[Task] Extract all of the data and reproduce it precisely.

-------

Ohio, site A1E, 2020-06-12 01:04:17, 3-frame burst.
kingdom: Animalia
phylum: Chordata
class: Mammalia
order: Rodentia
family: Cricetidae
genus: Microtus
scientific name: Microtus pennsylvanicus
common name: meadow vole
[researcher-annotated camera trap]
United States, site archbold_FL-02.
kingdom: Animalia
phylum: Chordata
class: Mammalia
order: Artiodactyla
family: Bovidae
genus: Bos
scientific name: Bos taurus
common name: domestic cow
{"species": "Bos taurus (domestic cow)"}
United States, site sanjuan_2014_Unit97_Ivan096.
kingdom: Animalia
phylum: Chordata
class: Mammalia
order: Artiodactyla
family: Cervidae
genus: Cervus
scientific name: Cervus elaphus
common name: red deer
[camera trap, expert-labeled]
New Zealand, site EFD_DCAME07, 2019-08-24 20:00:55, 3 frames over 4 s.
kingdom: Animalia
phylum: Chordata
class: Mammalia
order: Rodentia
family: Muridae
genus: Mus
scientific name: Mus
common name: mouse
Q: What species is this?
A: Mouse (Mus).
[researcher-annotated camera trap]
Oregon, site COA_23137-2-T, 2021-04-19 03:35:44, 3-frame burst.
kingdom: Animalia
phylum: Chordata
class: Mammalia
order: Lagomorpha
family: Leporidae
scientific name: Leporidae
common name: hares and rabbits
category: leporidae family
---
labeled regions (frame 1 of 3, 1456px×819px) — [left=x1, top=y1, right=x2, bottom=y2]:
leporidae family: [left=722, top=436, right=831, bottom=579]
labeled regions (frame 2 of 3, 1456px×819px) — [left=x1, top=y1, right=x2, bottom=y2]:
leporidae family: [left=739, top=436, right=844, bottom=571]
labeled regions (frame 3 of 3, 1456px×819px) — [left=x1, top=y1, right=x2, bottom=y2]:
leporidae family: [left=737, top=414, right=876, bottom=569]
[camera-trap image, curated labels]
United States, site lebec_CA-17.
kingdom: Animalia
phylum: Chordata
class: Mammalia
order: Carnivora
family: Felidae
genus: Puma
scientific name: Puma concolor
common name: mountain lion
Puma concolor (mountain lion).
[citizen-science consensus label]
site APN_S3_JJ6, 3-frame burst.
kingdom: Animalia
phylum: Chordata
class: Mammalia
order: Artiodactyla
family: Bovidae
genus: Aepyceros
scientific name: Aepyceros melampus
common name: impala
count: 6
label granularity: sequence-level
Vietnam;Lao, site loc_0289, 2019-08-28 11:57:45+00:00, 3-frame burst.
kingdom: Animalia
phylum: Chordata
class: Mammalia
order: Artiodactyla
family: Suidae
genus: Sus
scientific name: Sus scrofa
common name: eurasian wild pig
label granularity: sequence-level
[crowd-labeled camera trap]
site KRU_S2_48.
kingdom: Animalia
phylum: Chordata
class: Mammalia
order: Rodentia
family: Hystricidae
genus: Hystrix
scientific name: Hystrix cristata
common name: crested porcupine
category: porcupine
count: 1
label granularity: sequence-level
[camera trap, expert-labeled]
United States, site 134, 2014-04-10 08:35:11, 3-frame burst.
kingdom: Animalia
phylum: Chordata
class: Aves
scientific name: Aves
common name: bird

-------

[Exercise output]
Ohio, site A1E, 2020-06-12 01:04:17, 3-frame burst.
kingdom: Animalia
phylum: Chordata
class: Mammalia
order: Rodentia
family: Cricetidae
genus: Microtus
scientific name: Microtus pennsylvanicus
common name: meadow vole
[researcher-annotated camera trap]
United States, site archbold_FL-02.
kingdom: Animalia
phylum: Chordata
class: Mammalia
order: Artiodactyla
family: Bovidae
genus: Bos
scientific name: Bos taurus
common name: domestic cow
{"species": "Bos taurus (domestic cow)"}
United States, site sanjuan_2014_Unit97_Ivan096.
kingdom: Animalia
phylum: Chordata
class: Mammalia
order: Artiodactyla
family: Cervidae
genus: Cervus
scientific name: Cervus elaphus
common name: red deer
[camera trap, expert-labeled]
New Zealand, site EFD_DCAME07, 2019-08-24 20:00:55, 3 frames over 4 s.
kingdom: Animalia
phylum: Chordata
class: Mammalia
order: Rodentia
family: Muridae
genus: Mus
scientific name: Mus
common name: mouse
Q: What species is this?
A: Mouse (Mus).
[researcher-annotated camera trap]
Oregon, site COA_23137-2-T, 2021-04-19 03:35:44, 3-frame burst.
kingdom: Animalia
phylum: Chordata
class: Mammalia
order: Lagomorpha
family: Leporidae
scientific name: Leporidae
common name: hares and rabbits
category: leporidae family
---
labeled regions (frame 1 of 3, 1456px×819px) — [left=x1, top=y1, right=x2, bottom=y2]:
leporidae family: [left=722, top=436, right=831, bottom=579]
labeled regions (frame 2 of 3, 1456px×819px) — [left=x1, top=y1, right=x2, bottom=y2]:
leporidae family: [left=739, top=436, right=844, bottom=571]
labeled regions (frame 3 of 3, 1456px×819px) — [left=x1, top=y1, right=x2, bottom=y2]:
leporidae family: [left=737, top=414, right=876, bottom=569]
[camera-trap image, curated labels]
United States, site lebec_CA-17.
kingdom: Animalia
phylum: Chordata
class: Mammalia
order: Carnivora
family: Felidae
genus: Puma
scientific name: Puma concolor
common name: mountain lion
Puma concolor (mountain lion).
[citizen-science consensus label]
site APN_S3_JJ6, 3-frame burst.
kingdom: Animalia
phylum: Chordata
class: Mammalia
order: Artiodactyla
family: Bovidae
genus: Aepyceros
scientific name: Aepyceros melampus
common name: impala
count: 6
label granularity: sequence-level
Vietnam;Lao, site loc_0289, 2019-08-28 11:57:45+00:00, 3-frame burst.
kingdom: Animalia
phylum: Chordata
class: Mammalia
order: Artiodactyla
family: Suidae
genus: Sus
scientific name: Sus scrofa
common name: eurasian wild pig
label granularity: sequence-level
[crowd-labeled camera trap]
site KRU_S2_48.
kingdom: Animalia
phylum: Chordata
class: Mammalia
order: Rodentia
family: Hystricidae
genus: Hystrix
scientific name: Hystrix cristata
common name: crested porcupine
category: porcupine
count: 1
label granularity: sequence-level
[camera trap, expert-labeled]
United States, site 134, 2014-04-10 08:35:11, 3-frame burst.
kingdom: Animalia
phylum: Chordata
class: Aves
scientific name: Aves
common name: bird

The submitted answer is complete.